Black Apollo (Mnemosyne)
De spanwijdte is 5-6 cm. In tegenstelling tot de eenvoudige Apollo heeft Mnemosyne geen rode vlekken en zijn de randen van de vleugels transparanter. Aders op de vleugels zijn uitgesproken. Op elke bovenste vleugel bevinden zich 2 zwarte punten. Het lichaam is zwart.

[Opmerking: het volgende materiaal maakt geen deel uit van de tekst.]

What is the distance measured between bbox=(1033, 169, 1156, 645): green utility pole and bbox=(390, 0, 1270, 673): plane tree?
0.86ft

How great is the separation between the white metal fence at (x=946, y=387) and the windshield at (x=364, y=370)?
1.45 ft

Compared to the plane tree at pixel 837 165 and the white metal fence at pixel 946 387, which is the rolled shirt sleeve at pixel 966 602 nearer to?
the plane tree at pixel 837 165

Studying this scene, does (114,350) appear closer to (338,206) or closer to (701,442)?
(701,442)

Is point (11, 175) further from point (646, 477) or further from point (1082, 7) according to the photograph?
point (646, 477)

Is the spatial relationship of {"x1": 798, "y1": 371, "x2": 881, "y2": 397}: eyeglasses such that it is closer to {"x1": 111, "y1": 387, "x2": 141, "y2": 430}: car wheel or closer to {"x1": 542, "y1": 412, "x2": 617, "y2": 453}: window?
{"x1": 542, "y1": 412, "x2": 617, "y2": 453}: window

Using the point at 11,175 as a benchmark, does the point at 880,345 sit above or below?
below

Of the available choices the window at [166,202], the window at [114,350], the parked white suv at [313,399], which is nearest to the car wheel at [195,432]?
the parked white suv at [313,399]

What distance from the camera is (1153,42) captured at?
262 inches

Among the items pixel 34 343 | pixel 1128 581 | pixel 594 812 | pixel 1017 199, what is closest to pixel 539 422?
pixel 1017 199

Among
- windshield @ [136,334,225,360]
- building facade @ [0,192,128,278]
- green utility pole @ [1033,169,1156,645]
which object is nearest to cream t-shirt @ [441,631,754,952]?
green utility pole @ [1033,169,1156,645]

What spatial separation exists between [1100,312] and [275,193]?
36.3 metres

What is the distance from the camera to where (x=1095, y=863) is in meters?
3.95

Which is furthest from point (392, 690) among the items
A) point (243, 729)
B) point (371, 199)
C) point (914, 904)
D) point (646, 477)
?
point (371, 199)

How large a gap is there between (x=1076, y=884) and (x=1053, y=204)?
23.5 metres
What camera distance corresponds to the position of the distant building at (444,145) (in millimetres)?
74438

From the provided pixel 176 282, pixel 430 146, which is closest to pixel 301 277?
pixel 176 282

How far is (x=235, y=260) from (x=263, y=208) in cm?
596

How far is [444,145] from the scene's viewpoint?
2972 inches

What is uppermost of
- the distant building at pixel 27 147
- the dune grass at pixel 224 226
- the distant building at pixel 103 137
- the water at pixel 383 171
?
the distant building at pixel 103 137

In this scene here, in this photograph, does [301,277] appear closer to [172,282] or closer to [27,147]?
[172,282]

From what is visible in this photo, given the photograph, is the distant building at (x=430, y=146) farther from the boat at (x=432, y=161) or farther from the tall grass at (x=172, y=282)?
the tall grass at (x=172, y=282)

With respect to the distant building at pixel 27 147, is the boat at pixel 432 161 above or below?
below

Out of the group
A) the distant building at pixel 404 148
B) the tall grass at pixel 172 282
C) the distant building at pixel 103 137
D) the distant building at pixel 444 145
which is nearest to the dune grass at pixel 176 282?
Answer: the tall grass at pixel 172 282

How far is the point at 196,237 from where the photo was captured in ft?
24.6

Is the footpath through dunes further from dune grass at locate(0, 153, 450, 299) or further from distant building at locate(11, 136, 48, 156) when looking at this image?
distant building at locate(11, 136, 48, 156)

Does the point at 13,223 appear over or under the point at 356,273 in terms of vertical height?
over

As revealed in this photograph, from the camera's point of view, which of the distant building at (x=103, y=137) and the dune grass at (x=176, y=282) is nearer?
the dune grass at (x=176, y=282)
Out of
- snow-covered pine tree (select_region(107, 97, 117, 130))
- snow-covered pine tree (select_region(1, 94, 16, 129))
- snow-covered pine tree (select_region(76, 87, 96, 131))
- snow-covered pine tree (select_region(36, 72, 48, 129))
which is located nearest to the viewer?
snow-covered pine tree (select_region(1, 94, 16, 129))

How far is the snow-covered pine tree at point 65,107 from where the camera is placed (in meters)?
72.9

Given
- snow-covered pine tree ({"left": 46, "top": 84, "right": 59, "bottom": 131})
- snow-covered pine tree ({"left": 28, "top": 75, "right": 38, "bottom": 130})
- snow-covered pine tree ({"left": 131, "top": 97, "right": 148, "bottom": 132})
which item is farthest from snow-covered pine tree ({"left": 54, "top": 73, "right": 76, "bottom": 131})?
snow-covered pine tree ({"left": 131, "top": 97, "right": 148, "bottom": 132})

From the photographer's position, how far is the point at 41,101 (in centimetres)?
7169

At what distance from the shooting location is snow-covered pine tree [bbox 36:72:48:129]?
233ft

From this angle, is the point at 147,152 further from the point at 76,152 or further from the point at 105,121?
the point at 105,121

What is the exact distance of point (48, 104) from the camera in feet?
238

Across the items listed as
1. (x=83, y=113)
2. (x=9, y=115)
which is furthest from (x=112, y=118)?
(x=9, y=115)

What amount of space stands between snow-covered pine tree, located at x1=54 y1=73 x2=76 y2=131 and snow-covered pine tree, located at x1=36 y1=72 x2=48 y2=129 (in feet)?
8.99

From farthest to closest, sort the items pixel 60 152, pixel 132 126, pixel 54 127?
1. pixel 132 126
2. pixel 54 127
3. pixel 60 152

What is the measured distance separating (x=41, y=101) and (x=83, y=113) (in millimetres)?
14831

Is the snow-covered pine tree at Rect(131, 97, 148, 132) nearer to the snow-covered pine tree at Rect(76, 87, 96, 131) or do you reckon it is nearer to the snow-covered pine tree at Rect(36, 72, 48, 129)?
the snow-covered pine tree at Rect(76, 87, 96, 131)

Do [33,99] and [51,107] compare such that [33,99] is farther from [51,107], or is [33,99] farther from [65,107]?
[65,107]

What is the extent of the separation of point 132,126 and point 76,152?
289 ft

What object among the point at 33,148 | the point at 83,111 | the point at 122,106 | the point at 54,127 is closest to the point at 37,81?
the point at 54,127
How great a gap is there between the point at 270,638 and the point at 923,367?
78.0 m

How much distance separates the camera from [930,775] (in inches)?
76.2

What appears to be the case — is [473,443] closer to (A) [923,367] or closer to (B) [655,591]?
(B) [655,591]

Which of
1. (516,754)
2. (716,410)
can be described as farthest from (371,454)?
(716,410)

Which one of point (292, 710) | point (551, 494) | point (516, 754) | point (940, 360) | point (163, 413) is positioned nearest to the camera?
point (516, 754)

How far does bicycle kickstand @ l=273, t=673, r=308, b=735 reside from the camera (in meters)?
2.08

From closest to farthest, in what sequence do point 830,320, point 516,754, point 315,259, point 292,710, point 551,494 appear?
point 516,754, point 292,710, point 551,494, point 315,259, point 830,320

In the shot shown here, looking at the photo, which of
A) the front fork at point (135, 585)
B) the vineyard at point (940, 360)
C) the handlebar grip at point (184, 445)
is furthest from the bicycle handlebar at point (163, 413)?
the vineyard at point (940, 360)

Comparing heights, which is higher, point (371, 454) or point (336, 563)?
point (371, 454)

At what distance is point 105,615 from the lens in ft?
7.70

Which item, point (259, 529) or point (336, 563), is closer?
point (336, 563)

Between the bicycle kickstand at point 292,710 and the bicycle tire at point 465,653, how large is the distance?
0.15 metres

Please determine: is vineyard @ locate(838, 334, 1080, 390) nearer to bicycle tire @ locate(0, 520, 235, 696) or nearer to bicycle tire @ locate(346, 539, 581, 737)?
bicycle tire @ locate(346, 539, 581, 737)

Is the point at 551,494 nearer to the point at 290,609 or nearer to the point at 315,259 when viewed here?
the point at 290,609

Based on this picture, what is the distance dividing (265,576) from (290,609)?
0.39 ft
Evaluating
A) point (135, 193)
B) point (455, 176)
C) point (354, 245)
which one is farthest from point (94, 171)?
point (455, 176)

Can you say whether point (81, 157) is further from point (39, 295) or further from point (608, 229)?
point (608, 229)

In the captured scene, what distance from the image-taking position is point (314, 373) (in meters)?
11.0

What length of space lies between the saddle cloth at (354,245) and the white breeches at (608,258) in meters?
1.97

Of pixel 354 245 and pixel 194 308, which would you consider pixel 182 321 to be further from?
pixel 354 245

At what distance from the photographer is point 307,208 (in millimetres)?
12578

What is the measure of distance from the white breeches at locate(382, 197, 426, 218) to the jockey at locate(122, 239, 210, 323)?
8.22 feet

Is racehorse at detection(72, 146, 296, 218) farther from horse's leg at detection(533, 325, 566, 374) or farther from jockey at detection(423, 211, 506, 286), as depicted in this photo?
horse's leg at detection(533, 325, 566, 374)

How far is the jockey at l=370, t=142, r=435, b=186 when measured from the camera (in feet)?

Apollo Arctic (Apollon Ammosova)
De spanwijdte is nog kleiner, hij is niet groter dan 4 cm, bij de mannetjes zijn de vleugels wit van kleur, bij de vrouwtjes grijs, vanwege de overvloedige donzige dekking.Op de bovenste vleugels 3 kleine vlekken. Er zijn individuen met een rode vlek op de lagere vleugel en zonder. Apollo Arctic wordt vaak gevonden in de noordelijke regio's van Rusland. Het kan lage temperaturen verdragen, in vergelijking met het uithoudingsvermogen van andere ondersoorten van Apollo. Het is moeilijk voor hem om voedsel te vinden, omdat er geen overvloedige vegetatie op het territorium van zijn woonplaats is. Soms migreert het naar lariksafzettingen voor paring. Biologische gegevens over Apollo Ammosov vrijwel niet.

Apollo Nordmann
Deze ondersoort is alleen te vinden in de alpiene gordel van de Grote en Kleine Kaukasus. De vlinder kreeg zijn naam ter ere van de Russische zoöloog, die een grote bijdrage leverde aan de studie van de fauna van de Kaukasus. Onderscheidt Apollo Nordmann van andere ondersoorten die groter zijn.

Interessante feiten

 Parnassius apollo

  1. De vlinder kreeg zijn naam ter ere van de Griekse zonnegod Apollo. De schoonheid van de vleugels inspireerde biologen zo veel dat ze het insect doopten met zo'n prachtige naam.
  2. Verrassend genoeg heeft deze soort een slecht vliegvermogen. Wanneer het gevaar nadert, probeert ze zo snel mogelijk weg te vliegen. Dit is echter niet altijd mogelijk.In dit geval spreidt Apollo zijn vleugels uit en begint zijn poten over hen te wrijven. Er wordt een sissend geluid gemaakt dat de roofdieren bang maakt.
  3. Apollo-vlinder geeft de voorkeur aan berggebieden, wat niet typerend is voor insecten. Deze soort is goed aangepast aan lage temperaturen. Bovendien is het insect op grote hoogte te vinden. Hooghandsoorten leven bijvoorbeeld in de Himalaya en voelen zich geweldig op een hoogte van 6 km vanaf zeeniveau.
  4. De Apollo Arctic-ondersoort leeft in de buurt van een gebied waar sneeuw nooit smelt. Want zo'n kwetsbaar insect is een echt wonder.

Video: Apollo-vlinder (Parnassius apollo)

(Nog geen beoordeling)
Wij adviseren u om te lezen


Laat een reactie achter

Verzenden

 avatar

Nog geen reacties! We werken eraan het probleem te verhelpen!

Nog geen reacties! We werken eraan het probleem te verhelpen!